We conducted cold and hot simulations using the eight-vane-type resonant system (the anode block) and a hollow cathode (Figure 1). Initial dimensions were determined along with the cold and hot simulation settings. The field of the designed magnetron was explored, and improvements were proposed in this study.

2. Magnetron Design

Magnetron Design Process

Firstly, the frequency, power, and efficiency were determined. Next, the impedance was determined based on the selected power. The voltage and current were derived from the impedance and power. The dimensions were obtained by applying (1)–(8) [4,5]. In the equations, B, V, I, ra, rc, h, and N present the magnetic flux density, anode voltage, anode inner radius, cathode radius, anode height, and the number of resonators. b, σ, v, i, and A denote constants, and a parameter was derived using the B/B0 relationship diagram [5]. The selected voltage and magnetic field were compared with the curve of Buneman–Hartree vs. the Hull cut-off voltage to produce a stable mode [4]. The end caps above and below the cathode effectively ensure that electrons do not escape and that the efficiency is improved [4,6]. The height of the output antenna does not affect the resonant frequency, but it slightly impacts the efficiency [7].

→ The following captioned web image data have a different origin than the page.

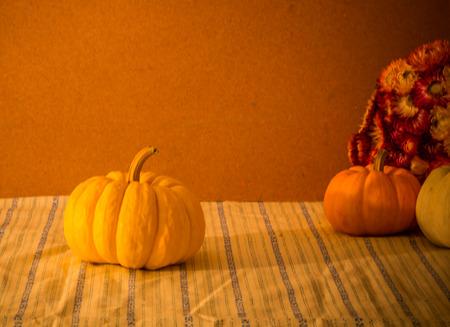 Tiny pumpkins and dry flower  on tabl stil llife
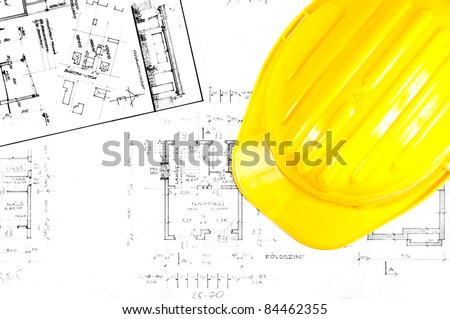Yellow helmet of an engineer with plans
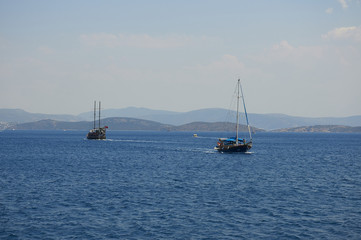 Water excursion in Turkey. Two ships diverge in the Sea. Blue sea and. Coast of the Aegean Sea. Turgutreis , Bodrum.mountains.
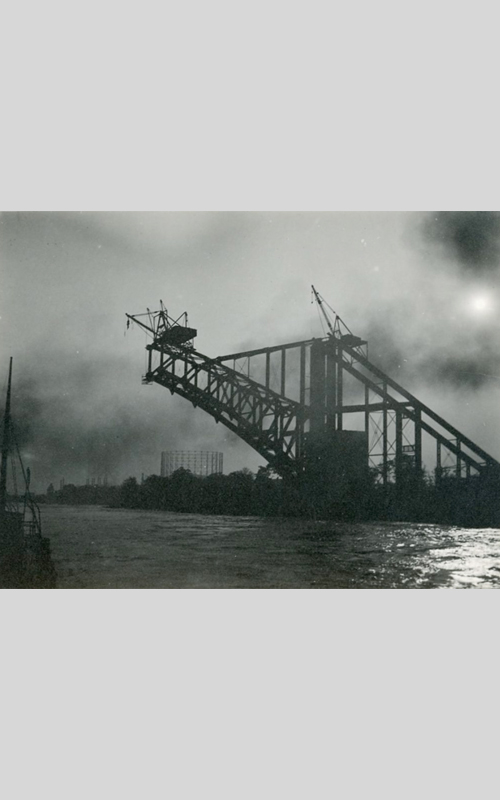 """<h3>The Building of the Bridge</h3> <br> <p><i>William Steeple Davis</i><p> <br> <p><strong>1915 <br> Gift of the William Steeple Davis Trust</strong></p> <br> <br> <p>This particularly evocative photograph of the Hell Gate Bridge was taken by Davis in the summer of 1915 when the extraordinary structure was about two-thirds complete. One of Davis's editors at Photo-Era magazine wrote about his photographs of the Hell Gate Bridge: """"I can well appreciate how deeply impressed Mr. Davis must have been by the pictorial and dramatic appeal of this remarkable and beautiful bridge."""" Although small in scale, this photograph presents a powerful image of New York at a moment when the city was building one after another the largest and highest structures in the world. Davis was keen on moonlight photography, and here has added an aura of mystery to the image. A re-worked version of this same photograph won third prize in a contest sponsored by Photo-Era in August 1922.</p>"""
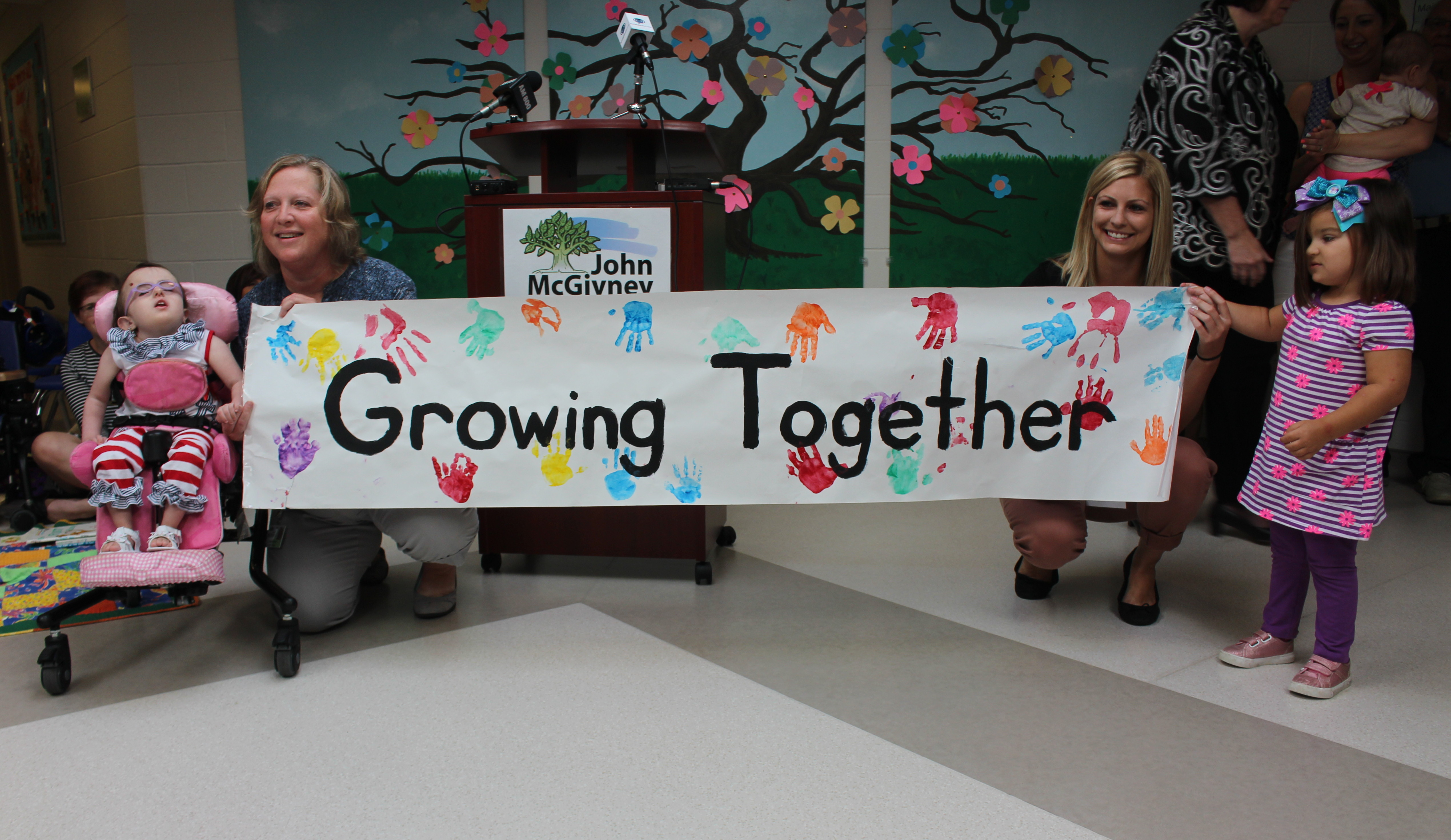 Staff members and kids at the John McGivney Children's Centre in Windsor help launch a newly redesigned program, August 20, 2015. (Photo by Mike Vlasveld)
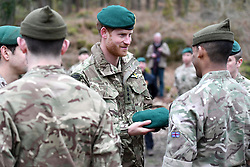 The Duke of Sussex carries out a Green Beret presentation during a visit to 42 Commando Royal Marines at their base in Bickleigh.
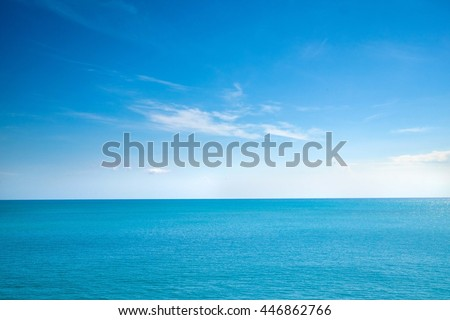 Beautiful white clouds on blue sky over calm sea with sunlight reflection, Bali Indonesia. Tranquil sea harmony of calm water surface. Sunny sky and calm blue ocean. Vibrant sea with clouds on horizon #446862766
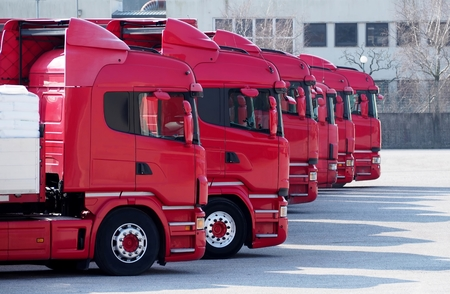 Red trucks lined up in a parking lot, ready to go.
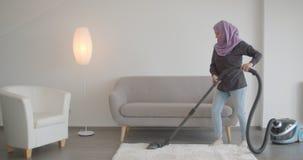 Retrato do close up da mulher muçulmana nova no hijab usando o aspirador de p30 que dança felizmente dentro no apartamento filme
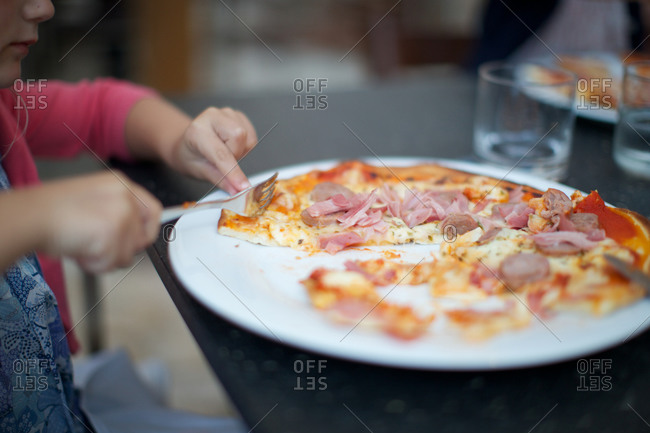 Little girl cutting bite of pizza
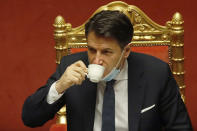 FILE - In this Tuesday, Jan. 19, 2021 file photo, Italian premier Giuseppe Conte sips a coffee during a debate at the Senate prior to a confidence vote, in Rome. When Giuseppe Conte exited the premier's office, palace employees warmly applauded in him appreciation. But that's hardly likely to be Conte's last hurrah in politics. Just a few hours after the handover-ceremony to transfer power to Mario Draghi, the former European Central Bank chief now tasked with leading Italy in the pandemic, Conte dashed off a thank-you note to citizens that sounded more like an ''arrivederci″ (see you again) then a retreat from the political world he was unexpectedly propelled into in 2018. (AP Photo/Alessandra Tarantino, Pool)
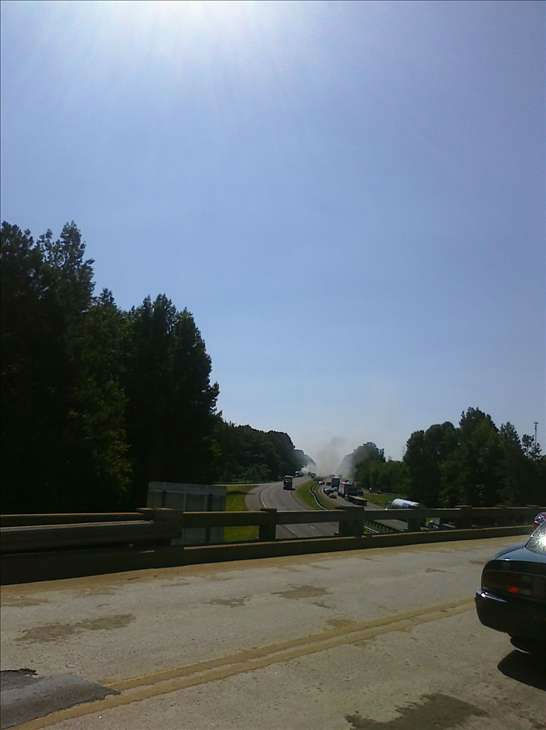 "<div class=""meta image-caption""><div class=""origin-logo origin-image ""><span></span></div><span class=""caption-text"">Smoke visible from an I-85 overpass. (WTVD Photo/ Image courtesy Mark Willhoit)</span></div>"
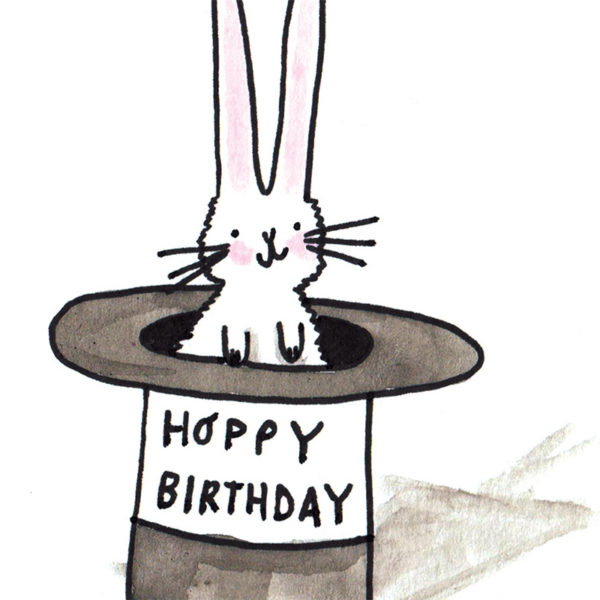 A white rabbit in a black top hat. On the top hat are the words 'Hoppy Birthday'.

$$B=b{\displaystyle \frac{\mathrm{42,400}}{\lambda N(1-{\sigma }^2)}}$$

(1)

$$ra=\lambda {\displaystyle \frac{N}{6320}}\sqrt{{\displaystyle \frac{V}{v}}}$$

(2)

$$rc={\displaystyle \frac{\lambda N\sigma \sqrt{\frac{V}{v}}}{6320}}$$

(3)

$$h={\displaystyle \frac{2.39N\lambda }{A}}\ast {\displaystyle \frac{I}{i}}\ast {\displaystyle \frac{v}{V}}$$

(4)

$$\sigma ={\displaystyle \frac{rc}{ra}}\approx {\displaystyle \frac{N-4}{N+4}}$$

(5)

$$\eta t=\eta e\ast \eta c$$

(6)

$$\eta e={\displaystyle \frac{2\frac{B}{B0}-2}{2\frac{B}{B0}-1}}$$

(7)

$$B0={\displaystyle \frac{\mathrm{21,200}}{n\lambda (1-\frac{{rc}^2}{{ra}^2})}}$$

(8)

The circuit efficiency ηc was set at 85% (the typical range is 80–90%), the power was 1 kW, the total efficiency ηc was 75%, and the impedance was 11.5 kΩ, according to the total efficiency ηt [2]. The geometric structure used in magnetron simulation is presented in Figure 2.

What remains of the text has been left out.